• **TASK DIRECTIONS**
Repeat the part of the entries that opens with the line containing "Of those options" and closes with the line containing "6.90 metres", both lines included, exactly as they appear.

━━ MATERIAL PROVIDED

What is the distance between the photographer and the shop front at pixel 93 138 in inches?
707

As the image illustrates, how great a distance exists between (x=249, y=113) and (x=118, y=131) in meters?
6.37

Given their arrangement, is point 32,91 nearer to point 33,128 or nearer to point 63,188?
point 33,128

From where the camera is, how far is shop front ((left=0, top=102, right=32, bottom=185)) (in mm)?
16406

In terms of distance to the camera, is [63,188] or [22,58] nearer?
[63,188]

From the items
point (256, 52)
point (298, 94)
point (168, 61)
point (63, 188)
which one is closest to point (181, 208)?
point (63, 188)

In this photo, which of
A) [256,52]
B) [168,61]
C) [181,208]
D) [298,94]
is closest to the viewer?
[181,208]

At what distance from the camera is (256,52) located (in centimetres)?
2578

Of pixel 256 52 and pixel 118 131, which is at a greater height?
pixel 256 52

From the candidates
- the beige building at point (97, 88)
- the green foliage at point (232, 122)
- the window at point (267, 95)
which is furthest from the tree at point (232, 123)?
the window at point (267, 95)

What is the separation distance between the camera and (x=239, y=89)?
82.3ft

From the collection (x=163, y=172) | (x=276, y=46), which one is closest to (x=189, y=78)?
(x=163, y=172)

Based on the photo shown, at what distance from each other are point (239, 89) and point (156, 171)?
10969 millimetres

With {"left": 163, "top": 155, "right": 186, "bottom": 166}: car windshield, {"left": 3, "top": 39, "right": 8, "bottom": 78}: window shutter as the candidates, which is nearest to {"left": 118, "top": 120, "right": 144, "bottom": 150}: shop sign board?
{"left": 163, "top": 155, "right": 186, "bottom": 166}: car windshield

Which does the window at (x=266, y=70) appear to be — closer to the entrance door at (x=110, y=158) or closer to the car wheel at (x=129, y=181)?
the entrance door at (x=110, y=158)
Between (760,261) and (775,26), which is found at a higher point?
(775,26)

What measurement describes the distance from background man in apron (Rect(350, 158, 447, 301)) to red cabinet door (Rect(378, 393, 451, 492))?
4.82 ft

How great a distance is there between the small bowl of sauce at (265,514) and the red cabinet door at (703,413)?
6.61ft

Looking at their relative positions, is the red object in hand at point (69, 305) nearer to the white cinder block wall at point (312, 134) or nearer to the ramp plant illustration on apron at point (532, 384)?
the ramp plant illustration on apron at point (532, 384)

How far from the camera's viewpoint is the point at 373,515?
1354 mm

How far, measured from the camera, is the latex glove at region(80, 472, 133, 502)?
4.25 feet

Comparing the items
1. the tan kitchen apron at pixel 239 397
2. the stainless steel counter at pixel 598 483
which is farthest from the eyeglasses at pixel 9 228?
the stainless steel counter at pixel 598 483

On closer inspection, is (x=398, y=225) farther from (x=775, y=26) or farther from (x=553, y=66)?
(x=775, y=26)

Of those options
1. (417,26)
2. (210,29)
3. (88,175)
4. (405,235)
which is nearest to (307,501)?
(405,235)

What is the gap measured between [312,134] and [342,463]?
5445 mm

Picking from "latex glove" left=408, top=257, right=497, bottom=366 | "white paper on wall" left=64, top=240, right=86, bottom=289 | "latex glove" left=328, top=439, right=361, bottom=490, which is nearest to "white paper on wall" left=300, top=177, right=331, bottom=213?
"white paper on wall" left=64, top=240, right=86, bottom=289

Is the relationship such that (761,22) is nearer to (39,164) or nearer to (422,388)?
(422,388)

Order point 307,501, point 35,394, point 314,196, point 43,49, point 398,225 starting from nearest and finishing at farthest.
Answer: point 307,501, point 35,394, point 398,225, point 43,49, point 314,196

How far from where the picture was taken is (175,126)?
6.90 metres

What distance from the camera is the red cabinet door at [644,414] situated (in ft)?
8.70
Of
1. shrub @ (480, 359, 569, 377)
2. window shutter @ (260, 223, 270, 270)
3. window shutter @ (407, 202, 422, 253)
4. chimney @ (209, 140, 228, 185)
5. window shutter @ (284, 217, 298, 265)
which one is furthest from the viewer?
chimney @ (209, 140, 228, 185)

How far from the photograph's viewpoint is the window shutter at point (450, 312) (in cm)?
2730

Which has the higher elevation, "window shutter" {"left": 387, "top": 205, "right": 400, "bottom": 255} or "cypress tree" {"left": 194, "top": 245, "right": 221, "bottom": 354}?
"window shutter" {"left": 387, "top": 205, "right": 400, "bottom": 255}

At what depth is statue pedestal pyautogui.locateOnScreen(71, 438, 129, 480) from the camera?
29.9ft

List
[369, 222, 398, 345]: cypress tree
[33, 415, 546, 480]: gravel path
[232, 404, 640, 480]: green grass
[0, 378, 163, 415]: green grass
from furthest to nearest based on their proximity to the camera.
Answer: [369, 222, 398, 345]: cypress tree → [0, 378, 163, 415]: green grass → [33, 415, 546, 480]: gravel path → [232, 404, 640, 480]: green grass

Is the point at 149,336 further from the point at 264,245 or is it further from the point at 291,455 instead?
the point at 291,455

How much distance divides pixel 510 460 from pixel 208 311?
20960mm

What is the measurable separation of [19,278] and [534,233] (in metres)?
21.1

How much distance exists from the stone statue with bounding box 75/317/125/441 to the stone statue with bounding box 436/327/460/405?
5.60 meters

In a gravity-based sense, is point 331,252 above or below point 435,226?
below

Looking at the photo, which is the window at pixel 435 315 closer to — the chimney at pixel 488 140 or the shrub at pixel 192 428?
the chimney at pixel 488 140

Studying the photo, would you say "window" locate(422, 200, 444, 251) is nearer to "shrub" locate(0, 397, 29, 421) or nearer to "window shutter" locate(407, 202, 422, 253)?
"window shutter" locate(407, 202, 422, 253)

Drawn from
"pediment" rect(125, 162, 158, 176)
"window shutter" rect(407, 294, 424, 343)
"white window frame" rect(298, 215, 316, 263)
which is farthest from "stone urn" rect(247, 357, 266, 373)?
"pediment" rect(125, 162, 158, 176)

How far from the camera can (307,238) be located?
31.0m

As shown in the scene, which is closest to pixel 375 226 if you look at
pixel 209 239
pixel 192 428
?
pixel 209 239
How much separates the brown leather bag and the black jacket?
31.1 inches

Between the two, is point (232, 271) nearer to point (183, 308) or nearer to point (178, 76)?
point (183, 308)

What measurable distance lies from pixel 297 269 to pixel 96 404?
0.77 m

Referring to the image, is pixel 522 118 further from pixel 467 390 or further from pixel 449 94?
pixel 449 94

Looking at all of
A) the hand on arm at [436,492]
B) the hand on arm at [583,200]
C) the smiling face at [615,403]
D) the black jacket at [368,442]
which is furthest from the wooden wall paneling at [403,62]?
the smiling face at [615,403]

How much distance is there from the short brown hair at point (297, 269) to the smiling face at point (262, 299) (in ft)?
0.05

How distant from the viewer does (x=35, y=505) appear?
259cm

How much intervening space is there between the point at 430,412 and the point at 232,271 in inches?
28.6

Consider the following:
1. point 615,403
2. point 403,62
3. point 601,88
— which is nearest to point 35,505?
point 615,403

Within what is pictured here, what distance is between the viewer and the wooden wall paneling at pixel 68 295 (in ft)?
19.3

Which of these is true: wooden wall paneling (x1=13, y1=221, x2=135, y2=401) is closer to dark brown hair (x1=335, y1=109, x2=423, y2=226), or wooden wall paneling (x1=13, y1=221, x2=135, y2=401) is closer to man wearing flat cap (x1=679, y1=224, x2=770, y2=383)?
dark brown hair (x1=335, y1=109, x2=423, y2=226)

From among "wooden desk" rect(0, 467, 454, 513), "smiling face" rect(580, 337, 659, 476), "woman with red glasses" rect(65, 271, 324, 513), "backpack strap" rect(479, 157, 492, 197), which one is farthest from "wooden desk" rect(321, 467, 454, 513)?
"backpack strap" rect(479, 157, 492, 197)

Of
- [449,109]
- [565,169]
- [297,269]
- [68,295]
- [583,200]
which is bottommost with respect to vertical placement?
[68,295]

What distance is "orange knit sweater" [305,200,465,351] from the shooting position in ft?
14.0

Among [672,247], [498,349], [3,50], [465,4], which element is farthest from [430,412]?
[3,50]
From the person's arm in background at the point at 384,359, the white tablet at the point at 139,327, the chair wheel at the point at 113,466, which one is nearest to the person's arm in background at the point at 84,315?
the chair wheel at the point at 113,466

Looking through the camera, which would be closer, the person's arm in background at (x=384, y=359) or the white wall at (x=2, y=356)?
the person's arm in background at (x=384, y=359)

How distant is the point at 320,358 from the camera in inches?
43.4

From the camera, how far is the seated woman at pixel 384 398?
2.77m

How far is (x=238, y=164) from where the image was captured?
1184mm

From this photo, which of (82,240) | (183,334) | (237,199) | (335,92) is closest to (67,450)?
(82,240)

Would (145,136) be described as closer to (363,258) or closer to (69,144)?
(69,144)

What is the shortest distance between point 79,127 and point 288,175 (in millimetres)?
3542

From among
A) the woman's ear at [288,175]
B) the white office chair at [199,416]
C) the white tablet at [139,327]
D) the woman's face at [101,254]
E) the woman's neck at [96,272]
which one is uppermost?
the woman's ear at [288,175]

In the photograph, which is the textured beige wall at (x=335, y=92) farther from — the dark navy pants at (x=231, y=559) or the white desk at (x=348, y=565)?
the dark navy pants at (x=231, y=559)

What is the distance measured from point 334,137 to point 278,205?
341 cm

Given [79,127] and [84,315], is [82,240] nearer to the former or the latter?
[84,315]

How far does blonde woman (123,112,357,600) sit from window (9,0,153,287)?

━━━━

• **REPLY TO THE TASK**
Of those options
1. (417,26)
2. (210,29)
3. (88,175)
4. (405,235)
which is nearest to (307,501)?
(405,235)

What is the gap measured between [312,134] and [342,463]?
5445 mm

Picking from "latex glove" left=408, top=257, right=497, bottom=366 | "white paper on wall" left=64, top=240, right=86, bottom=289 | "latex glove" left=328, top=439, right=361, bottom=490, which is nearest to "white paper on wall" left=300, top=177, right=331, bottom=213?
"white paper on wall" left=64, top=240, right=86, bottom=289

Is the relationship such that (761,22) is nearer to (39,164) or nearer to (422,388)?
(422,388)

Order point 307,501, point 35,394, point 314,196, point 43,49, point 398,225 starting from nearest and finishing at farthest.
Answer: point 307,501, point 35,394, point 398,225, point 43,49, point 314,196

How far from where the picture was taken is (175,126)?
6.90 metres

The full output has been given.